Start of Block
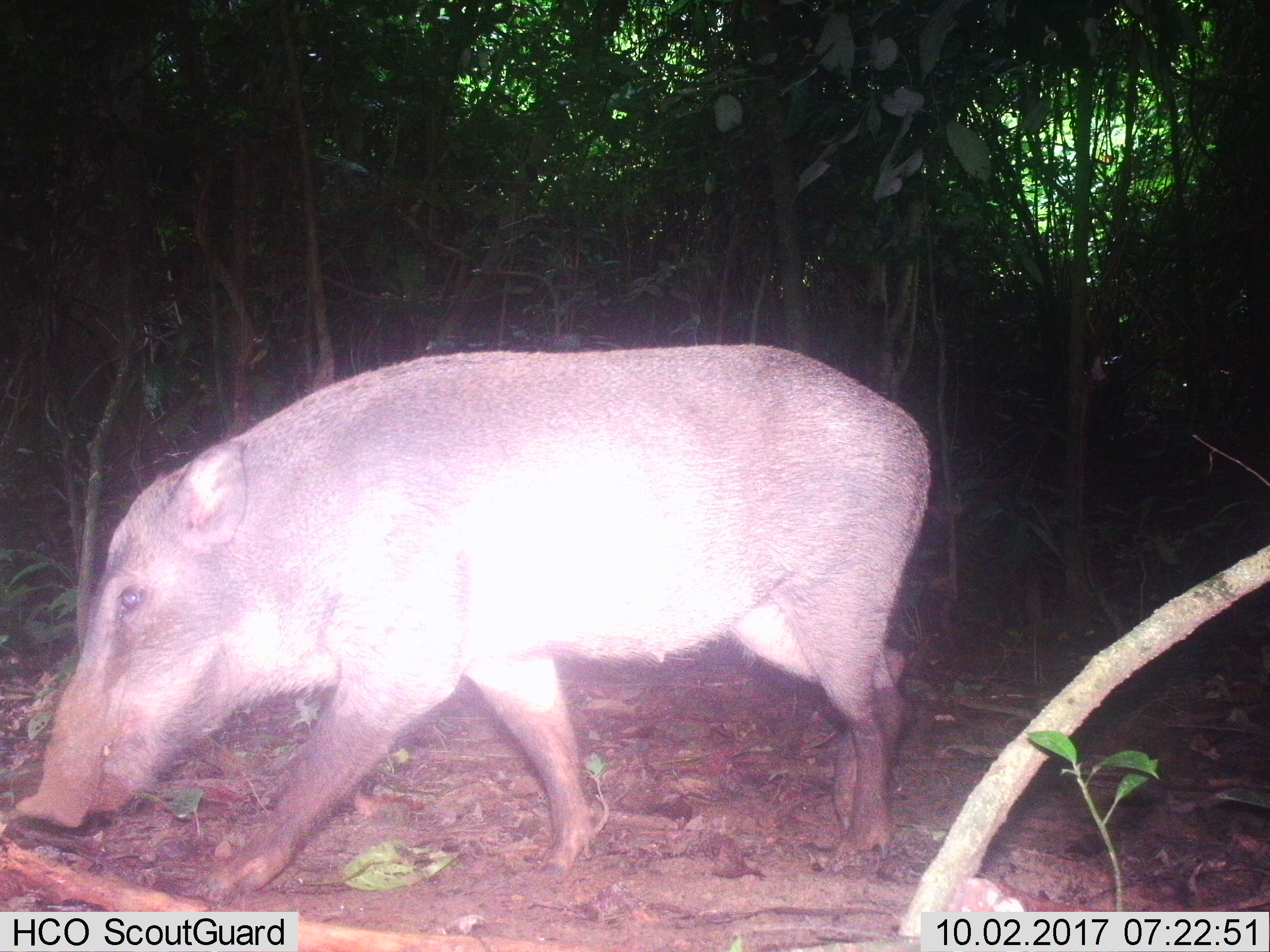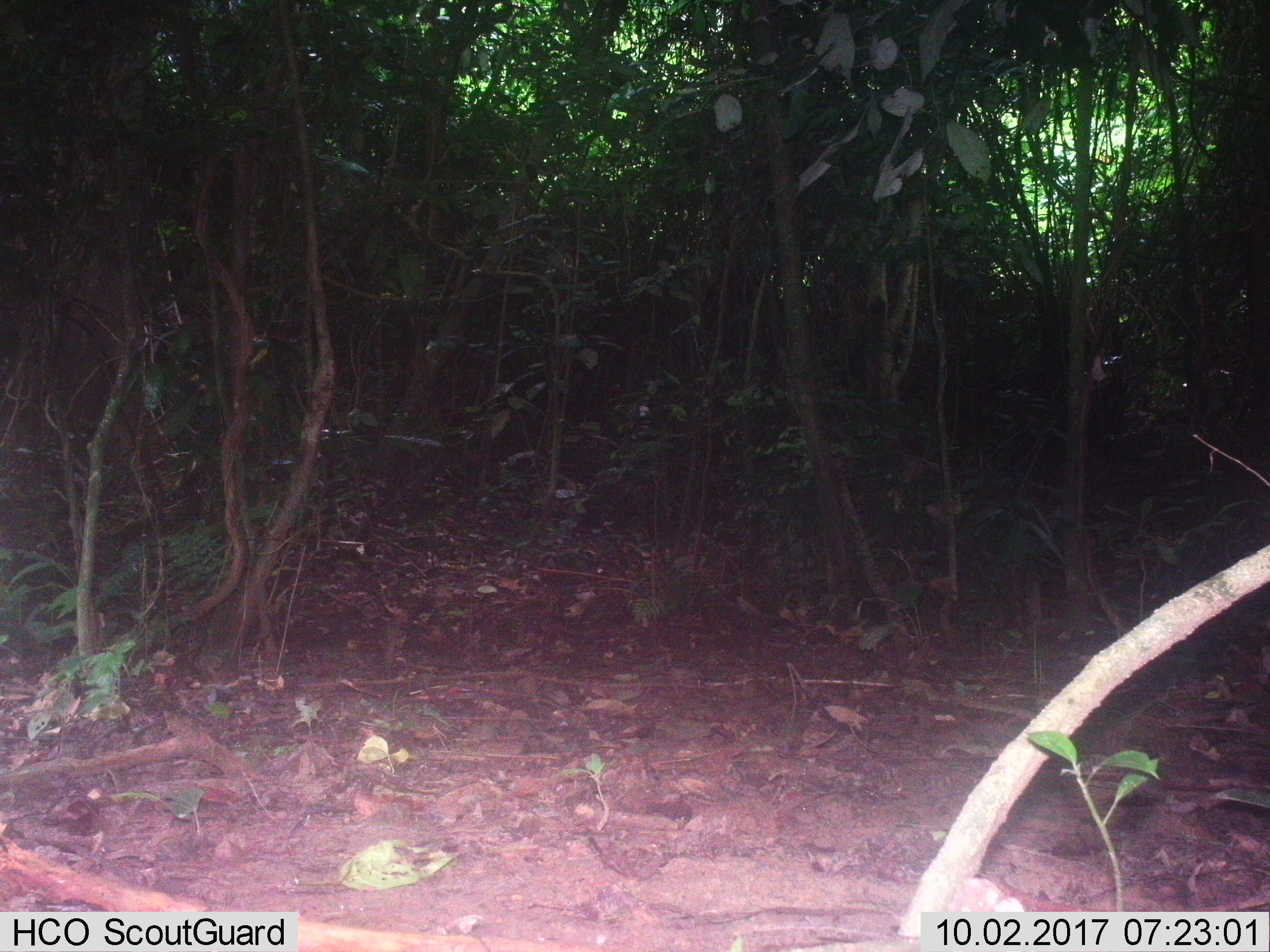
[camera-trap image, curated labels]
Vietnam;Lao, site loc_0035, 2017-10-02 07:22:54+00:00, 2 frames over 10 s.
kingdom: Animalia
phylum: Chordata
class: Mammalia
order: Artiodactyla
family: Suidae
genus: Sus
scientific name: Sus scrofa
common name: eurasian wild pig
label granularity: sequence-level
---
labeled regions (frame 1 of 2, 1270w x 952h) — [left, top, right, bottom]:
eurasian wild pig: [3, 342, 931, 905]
End of Block
* EXERCISE *
Retype everything in the entries above exactly. The pictures are to be omitted.

* YOUR RESPONSE *
[camera-trap image, curated labels]
Vietnam;Lao, site loc_0035, 2017-10-02 07:22:54+00:00, 2 frames over 10 s.
kingdom: Animalia
phylum: Chordata
class: Mammalia
order: Artiodactyla
family: Suidae
genus: Sus
scientific name: Sus scrofa
common name: eurasian wild pig
label granularity: sequence-level
---
labeled regions (frame 1 of 2, 1270w x 952h) — [left, top, right, bottom]:
eurasian wild pig: [3, 342, 931, 905]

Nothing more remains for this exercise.